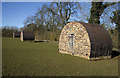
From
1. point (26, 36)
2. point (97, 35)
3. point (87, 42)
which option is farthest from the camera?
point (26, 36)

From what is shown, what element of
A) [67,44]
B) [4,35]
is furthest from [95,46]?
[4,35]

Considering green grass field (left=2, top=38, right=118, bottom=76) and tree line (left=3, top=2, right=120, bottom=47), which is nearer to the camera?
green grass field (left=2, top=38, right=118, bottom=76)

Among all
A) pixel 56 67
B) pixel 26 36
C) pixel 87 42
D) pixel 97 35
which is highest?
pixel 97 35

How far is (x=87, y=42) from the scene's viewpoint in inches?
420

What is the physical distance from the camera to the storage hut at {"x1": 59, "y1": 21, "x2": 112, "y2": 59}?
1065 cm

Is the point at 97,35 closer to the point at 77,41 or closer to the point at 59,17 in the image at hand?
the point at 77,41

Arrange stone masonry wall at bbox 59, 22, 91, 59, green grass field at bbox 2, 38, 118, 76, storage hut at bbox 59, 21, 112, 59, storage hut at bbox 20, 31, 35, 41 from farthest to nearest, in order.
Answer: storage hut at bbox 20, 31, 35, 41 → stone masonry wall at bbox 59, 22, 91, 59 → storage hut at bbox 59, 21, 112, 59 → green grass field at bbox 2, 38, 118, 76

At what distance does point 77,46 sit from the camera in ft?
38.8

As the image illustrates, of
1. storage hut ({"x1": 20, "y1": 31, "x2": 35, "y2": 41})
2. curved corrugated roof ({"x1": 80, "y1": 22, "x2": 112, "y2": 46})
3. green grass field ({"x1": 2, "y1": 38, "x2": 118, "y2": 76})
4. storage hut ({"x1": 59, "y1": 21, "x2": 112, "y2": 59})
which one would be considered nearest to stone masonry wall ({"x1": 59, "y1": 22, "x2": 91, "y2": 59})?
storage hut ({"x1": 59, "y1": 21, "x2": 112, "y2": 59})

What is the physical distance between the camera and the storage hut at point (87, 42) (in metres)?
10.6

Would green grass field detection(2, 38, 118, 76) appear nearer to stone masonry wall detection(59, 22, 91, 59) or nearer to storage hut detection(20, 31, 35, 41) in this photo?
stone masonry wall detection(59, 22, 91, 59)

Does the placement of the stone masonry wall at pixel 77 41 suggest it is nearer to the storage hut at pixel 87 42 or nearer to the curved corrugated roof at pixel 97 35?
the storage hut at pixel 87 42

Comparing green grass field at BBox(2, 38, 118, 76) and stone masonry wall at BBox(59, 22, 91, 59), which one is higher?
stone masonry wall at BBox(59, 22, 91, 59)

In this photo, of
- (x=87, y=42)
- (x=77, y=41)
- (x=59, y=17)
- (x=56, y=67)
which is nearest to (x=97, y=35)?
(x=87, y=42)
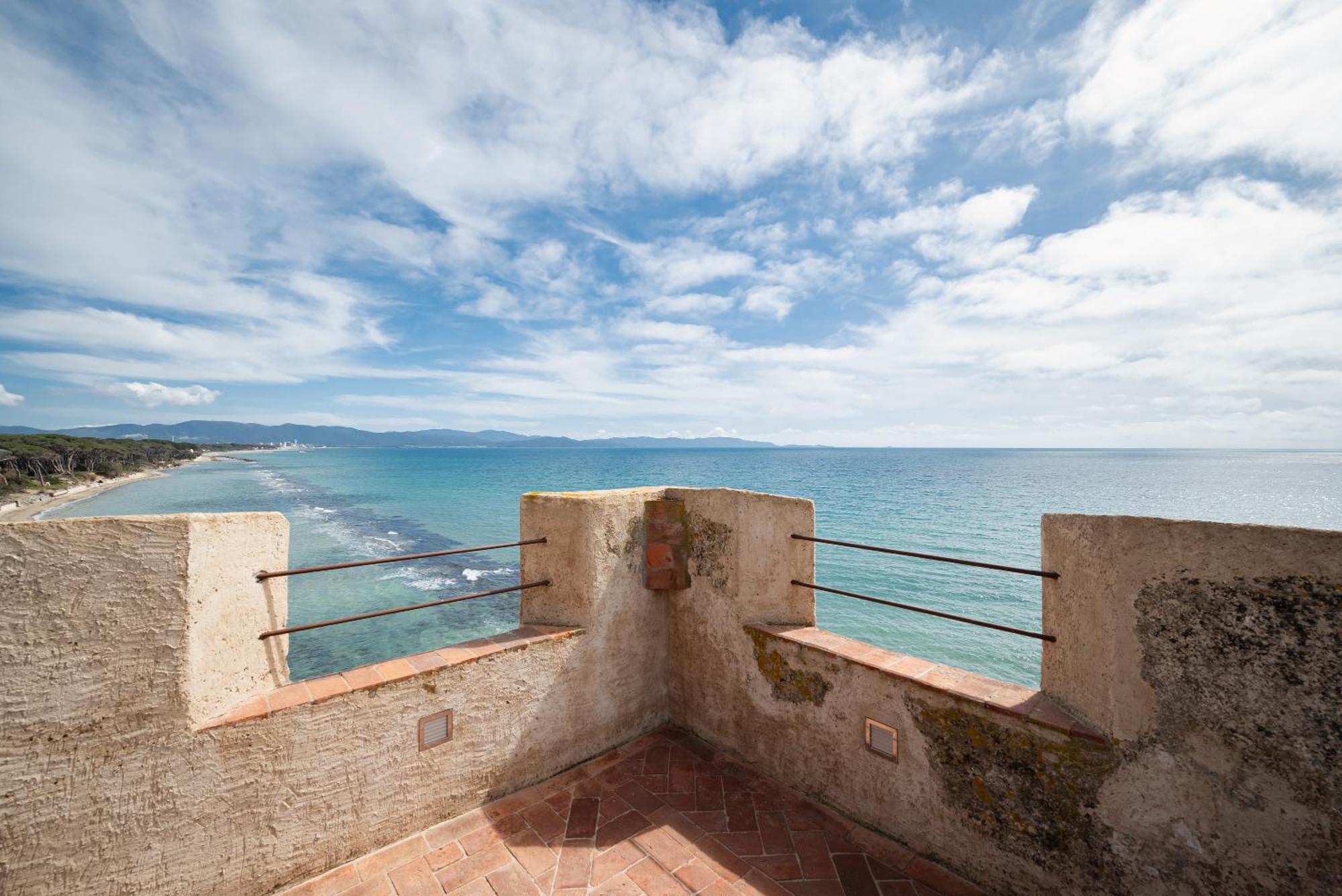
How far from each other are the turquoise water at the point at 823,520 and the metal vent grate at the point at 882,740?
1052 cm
____
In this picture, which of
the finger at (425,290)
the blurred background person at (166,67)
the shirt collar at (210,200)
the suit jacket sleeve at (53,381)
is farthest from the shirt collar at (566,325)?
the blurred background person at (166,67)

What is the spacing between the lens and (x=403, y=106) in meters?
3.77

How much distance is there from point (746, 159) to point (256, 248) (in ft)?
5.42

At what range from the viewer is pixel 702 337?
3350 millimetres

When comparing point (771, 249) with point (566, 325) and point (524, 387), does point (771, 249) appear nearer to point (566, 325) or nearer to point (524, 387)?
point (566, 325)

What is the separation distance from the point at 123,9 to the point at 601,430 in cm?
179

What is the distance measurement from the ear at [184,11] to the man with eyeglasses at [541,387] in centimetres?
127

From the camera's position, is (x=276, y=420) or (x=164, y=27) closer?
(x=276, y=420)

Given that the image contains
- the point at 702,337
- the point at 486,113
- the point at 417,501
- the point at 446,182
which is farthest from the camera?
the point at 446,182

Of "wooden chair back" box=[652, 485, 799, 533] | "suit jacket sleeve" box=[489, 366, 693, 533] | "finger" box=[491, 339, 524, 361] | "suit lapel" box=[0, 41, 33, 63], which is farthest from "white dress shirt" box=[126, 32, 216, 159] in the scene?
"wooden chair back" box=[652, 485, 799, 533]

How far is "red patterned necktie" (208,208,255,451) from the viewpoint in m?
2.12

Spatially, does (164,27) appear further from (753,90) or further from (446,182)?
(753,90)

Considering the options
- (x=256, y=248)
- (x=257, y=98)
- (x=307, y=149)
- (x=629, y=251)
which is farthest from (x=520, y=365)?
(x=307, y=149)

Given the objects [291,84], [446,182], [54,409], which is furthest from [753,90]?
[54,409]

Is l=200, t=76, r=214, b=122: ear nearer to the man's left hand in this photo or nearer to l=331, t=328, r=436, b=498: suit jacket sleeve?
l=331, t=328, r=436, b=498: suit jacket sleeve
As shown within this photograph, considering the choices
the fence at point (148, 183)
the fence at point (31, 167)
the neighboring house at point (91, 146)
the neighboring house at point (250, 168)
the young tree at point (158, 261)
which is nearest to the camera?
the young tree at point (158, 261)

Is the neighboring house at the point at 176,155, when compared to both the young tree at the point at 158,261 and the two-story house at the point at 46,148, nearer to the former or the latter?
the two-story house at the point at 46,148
____
_The request_
Please pick out every line in the material above that contains the word "corrugated" and copy each of those lines in full.

_Response below_
2. curved corrugated roof ({"x1": 80, "y1": 22, "x2": 112, "y2": 46})
Does the placement of the stone masonry wall at pixel 77 41 suggest it is nearer to the storage hut at pixel 87 42 or nearer to the curved corrugated roof at pixel 97 35?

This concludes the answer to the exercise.